Rewrite the records from the line with "Is the green willow" to the line with "41125 millimetres", swapping "row of trees" for "line of trees" and keeping everything else the same.

=== PROVIDED DATA ===

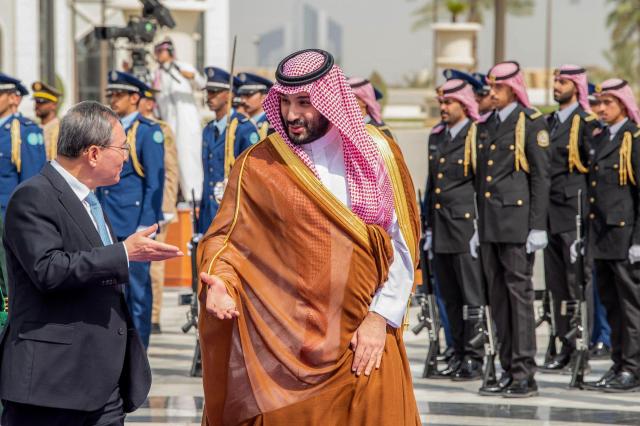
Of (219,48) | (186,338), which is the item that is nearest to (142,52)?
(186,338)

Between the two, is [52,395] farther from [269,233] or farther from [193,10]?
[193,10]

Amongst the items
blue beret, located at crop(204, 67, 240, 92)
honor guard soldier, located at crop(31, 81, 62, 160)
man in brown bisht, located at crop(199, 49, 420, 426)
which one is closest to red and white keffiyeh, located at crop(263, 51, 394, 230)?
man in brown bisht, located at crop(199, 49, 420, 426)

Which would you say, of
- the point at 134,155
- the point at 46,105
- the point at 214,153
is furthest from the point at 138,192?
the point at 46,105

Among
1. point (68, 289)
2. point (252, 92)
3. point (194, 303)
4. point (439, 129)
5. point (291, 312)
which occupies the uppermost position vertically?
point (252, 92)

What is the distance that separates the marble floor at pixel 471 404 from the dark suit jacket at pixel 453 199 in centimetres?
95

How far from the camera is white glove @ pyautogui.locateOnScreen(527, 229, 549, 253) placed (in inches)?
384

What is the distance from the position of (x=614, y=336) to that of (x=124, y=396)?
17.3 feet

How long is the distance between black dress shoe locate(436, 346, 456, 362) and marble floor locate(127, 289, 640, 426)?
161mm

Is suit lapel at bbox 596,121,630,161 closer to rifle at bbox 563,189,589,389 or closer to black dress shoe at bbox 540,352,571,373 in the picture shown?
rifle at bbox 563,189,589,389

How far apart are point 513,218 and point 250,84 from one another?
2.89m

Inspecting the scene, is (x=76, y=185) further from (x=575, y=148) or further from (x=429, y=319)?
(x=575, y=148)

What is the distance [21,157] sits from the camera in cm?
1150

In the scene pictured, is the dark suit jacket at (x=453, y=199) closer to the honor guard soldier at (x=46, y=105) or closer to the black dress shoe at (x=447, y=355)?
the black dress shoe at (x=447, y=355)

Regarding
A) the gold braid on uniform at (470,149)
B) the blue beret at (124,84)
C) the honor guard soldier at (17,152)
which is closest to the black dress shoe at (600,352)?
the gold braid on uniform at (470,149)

===
=== PROVIDED DATA ===

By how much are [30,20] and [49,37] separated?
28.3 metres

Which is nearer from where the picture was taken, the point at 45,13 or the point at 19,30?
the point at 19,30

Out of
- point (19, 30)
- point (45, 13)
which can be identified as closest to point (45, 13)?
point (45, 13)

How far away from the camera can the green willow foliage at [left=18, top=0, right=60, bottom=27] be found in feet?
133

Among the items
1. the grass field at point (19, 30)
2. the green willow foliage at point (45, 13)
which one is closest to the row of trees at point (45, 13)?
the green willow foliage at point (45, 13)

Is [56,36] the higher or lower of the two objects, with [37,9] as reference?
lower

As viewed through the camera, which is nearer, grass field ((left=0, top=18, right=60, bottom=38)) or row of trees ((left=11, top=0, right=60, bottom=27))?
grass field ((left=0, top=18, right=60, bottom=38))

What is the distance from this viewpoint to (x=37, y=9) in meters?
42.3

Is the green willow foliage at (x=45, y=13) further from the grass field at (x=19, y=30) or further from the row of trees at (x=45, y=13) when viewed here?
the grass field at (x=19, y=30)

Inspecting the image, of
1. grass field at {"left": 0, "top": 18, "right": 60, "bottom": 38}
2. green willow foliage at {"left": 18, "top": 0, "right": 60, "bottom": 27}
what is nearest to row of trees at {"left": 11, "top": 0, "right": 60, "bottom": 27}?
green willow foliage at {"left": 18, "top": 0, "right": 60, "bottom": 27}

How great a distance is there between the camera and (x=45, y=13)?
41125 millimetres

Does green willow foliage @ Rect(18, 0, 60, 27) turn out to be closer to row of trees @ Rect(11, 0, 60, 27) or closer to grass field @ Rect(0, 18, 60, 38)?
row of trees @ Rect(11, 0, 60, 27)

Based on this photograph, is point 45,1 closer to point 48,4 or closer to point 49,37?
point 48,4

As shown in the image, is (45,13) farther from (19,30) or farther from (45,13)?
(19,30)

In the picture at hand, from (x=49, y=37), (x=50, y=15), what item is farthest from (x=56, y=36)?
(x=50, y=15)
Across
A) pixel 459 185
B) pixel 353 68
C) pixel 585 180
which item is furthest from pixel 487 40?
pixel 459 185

===
=== PROVIDED DATA ===

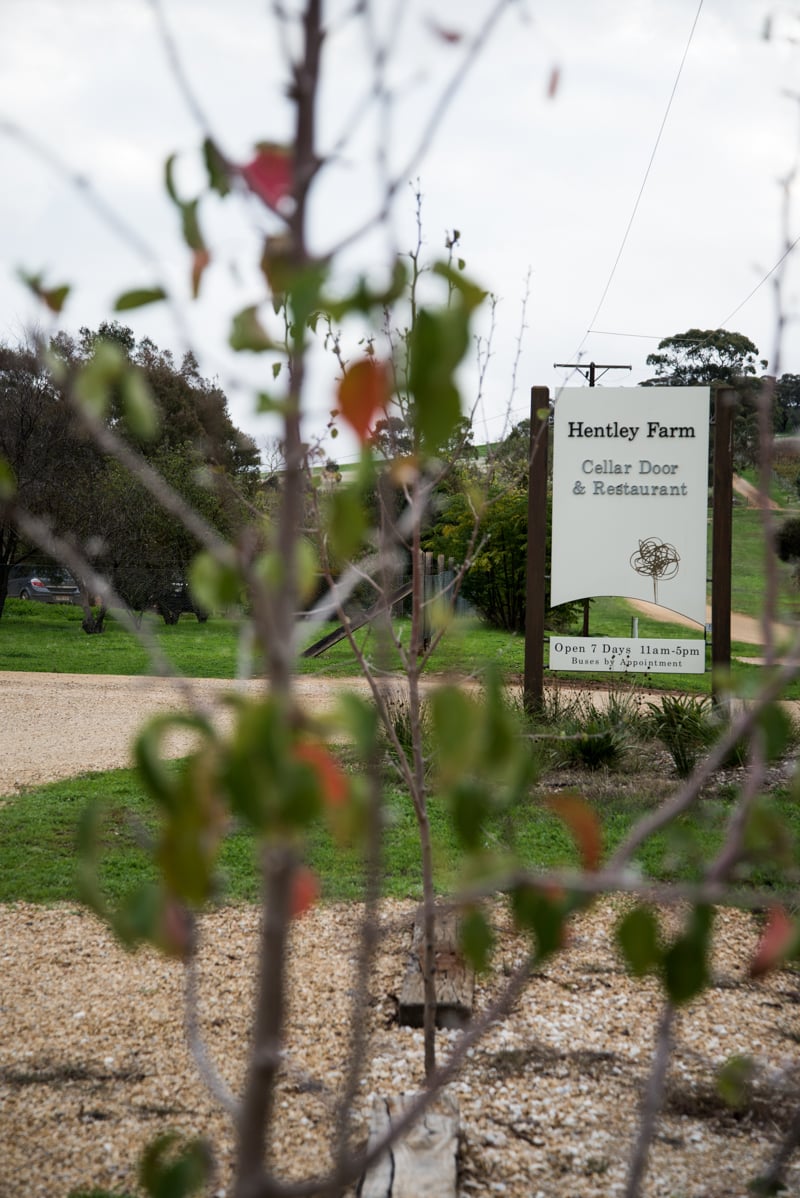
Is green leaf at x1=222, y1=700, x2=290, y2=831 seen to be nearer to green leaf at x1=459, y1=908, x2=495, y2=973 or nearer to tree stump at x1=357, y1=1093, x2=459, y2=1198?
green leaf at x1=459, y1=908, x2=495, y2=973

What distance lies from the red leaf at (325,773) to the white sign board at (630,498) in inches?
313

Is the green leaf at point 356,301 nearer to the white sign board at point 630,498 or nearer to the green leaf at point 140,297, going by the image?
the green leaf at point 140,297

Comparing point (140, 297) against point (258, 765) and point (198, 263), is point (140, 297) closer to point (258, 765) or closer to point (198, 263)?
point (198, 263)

===

WRITTEN ANSWER:
Is the green willow foliage at (x=45, y=13) further from the grass field at (x=19, y=30) or further from the line of trees at (x=45, y=13) when viewed here?
the grass field at (x=19, y=30)

Inspecting the image, of
1. grass field at {"left": 0, "top": 18, "right": 60, "bottom": 38}
2. green willow foliage at {"left": 18, "top": 0, "right": 60, "bottom": 27}
what is nearest to line of trees at {"left": 11, "top": 0, "right": 60, "bottom": 27}?
green willow foliage at {"left": 18, "top": 0, "right": 60, "bottom": 27}

How great a distance is there between the camera and (x=45, y=13)?
41125 millimetres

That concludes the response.